-------- Passage shown
Then there's the artwork. George had a humorous idea to update the graphics by color-izing the cover, and showed the increased industrialization and pollution that had occurred over the previous three decades. However, the original triple vinyl set, packaged like a classical opera, was so iconic, that the original black and white cover, along with the colorful album sleeves (which included the lyrics), and those orange “apples” on the label, should have been preserved somewhere within the new package.(The same should have been done with the re-issues of John Lennon's "Plastic Ono Band" and "Imagine").

In 2004, George was inducted, posthumously, into the Rock and Roll Hall Of Fame as a solo artist. We were unexpectedly rewarded with a box set of George's Dark Horse catalogue. It included five studio albums, and one double live CD. While it was nicely packaged, with a lot more attention paid to this reissue series -- bonus tracks, improved graphics, and, of course, great sound-- it did seem like a bit of a rush job, another missed opportunity to reward fans who were (in many cases) re-purchasing these albums for the second or third time. A DVD was also included.

The first four albums included only an extra track each, and one wasn't even from the appropriate sessions. Fortunately, 1981's “Somewhere In England” was repackaged with George’s original rejected artwork, but it did not include the four songs rejected by Warner Brothers in 1980. It would also have been nice to have the artwork from the first release along with the alternative photographs included in the booklet.

1987's hit album "Cloud Nine" featured two bonus tracks, but excluded the silly (but still desirable) "extended" version of "When We Was Fab". The 1991 tour document "Live In Japan" was released as a dual-disc, where those with a SACD player could enjoy the music with improved sound, but neither version included any bonus material. This release also repeated a minor annoyance from the original running order. During the actual concert performances, after "Piggies", Eric Clapton would play a four song segment, then George would start his second set with "Got My Mind Set On You". However, the new version of "Live In Japan" repeats the mistake of ending disc one with "Got My Mind", and starting the second disc with the song "Cloud Nine". While this would have made sense in the days of vinyl, the capacity of CDs can easily accommodate the integrity of the original concert performance. The three unique tracks only available on the out-of-print collection “Best Of Dark Horse 1976-1989” - “Poor Little Girl”, “Cockamamie Business”, and the single “Cheer Down” - could have been included here.
----------------
-------- Data block
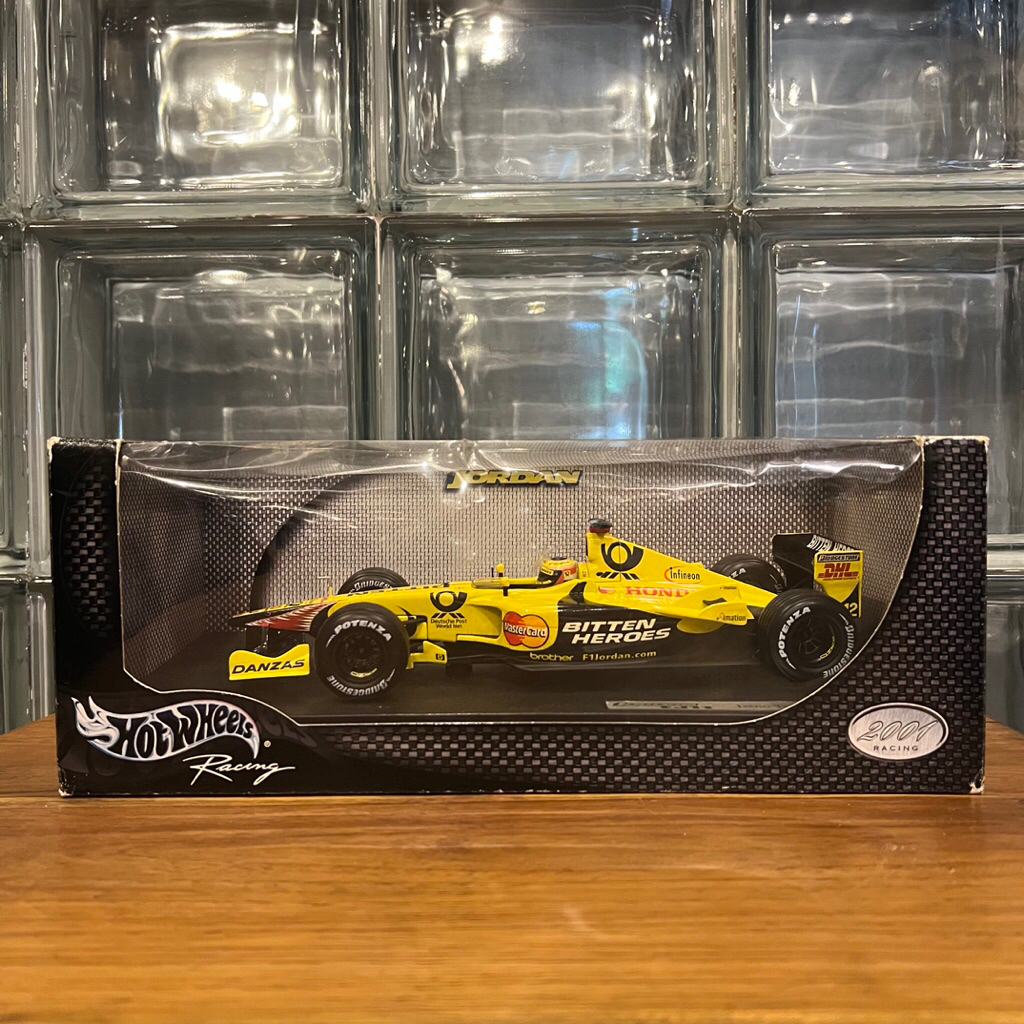 Jordan EJ11 Formula 1 driven by Jarno Trulli 2001
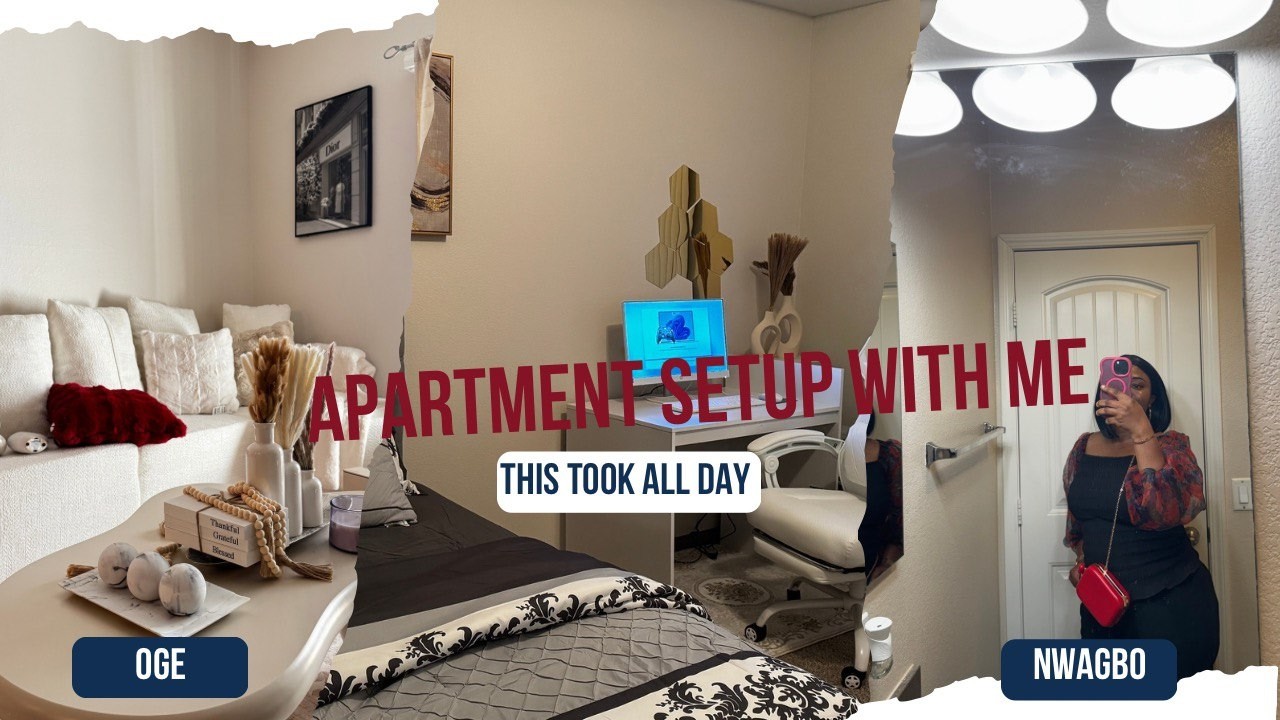 Apartment Fix Day + Dinner Date + Gym Grind 💪 | Productive Vlog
----------------
What you need to do:
a: In the passage about George's album reissues, what year was George inducted into the Rock and Roll Hall of Fame as a solo artist?
b: Carry on the passage about George's album reissues from its last sentence.
The listing was pulled from a separate source.

Answers to the tasks:
a: 2004

b:
The accompanying DVD also had some treats: interviews, videos, previously unseen live performances from the 1991 tour of Japan, and his three songs from “Shanghai Surprise”, the Madonna/Sean Penn bomb of a movie financed by Harrison’s production company, Handmade Films. Again, one wondered - why not more footage ? I can understand not getting the rights to all of the clips used in “All Those Years Ago”, Harrison’s tribute song to John Lennon. But what about “Blow Away” ? Unless they couldn’t get the permission to use that giant rubber ducky . . . Plus there was obviously more footage from the tour of Japan, as well as interviews, and who-knows-what-else ? Again, another missed opportunity.

More recently, we’ve been lucky to have a few more refurbished Harrison albums to enjoy --1973’s “Living In The Material World”, plus the star (Starr ?) studded “Concert For Bangla Desh”, and “The Traveling Wilburys Collection”. I’ve always been a big fan of “Material World” - it’s like a more stripped down version of “All Things Must Pass”. There is a warm, comforting, spiritual feel to this album. It may not have been fashionable, but it was a continuation of Harrison’s work which was praised on “All Things Must Pass”. The regular CD included two great b-sides from that era (but not the single version of “Bangla Desh”). The deluxe version included a DVD with two wonderful unreleased audio tracks: a demo of “Sue Me, Sue You Blues”, and a non-laughing take of “Miss O’Dell”. It’s unfortunate these tracks were not made more easily available by adding then to the CD. The DVD also included footage of the hit single “Give Me Love”, from the 1991 tour of Japan, and a short documentary about the album. Again, cool stuff. But why so chincy ? The list price of the “deluxe” version makes one think they are getting a lot more that they end up receiving. Material World indeed. At least the packaging included a booklet, and the artwork replicated the original album cover and labels.

“The Concert For Bangla Desh” was finally re-released as a DVD (again with the option of a “deluxe” version) and on compact disc. These versions both include the one song Bob Dylan (with Harrison, Starr, and Leon Russell), performed only at the afternoon show (“Love Minus Zero”), while the DVD added a rehearsal of Dylan’s “If Not For You”, as well as additional footage. Still, the only place to get “Mr. Tambourine Man” was still the audio compact disc. Since there were two shows, it would have been nice to experience some of the alternate versions, but, all-in-all, it was a nice, classy package, appropriate for the mother of all benefit concerts.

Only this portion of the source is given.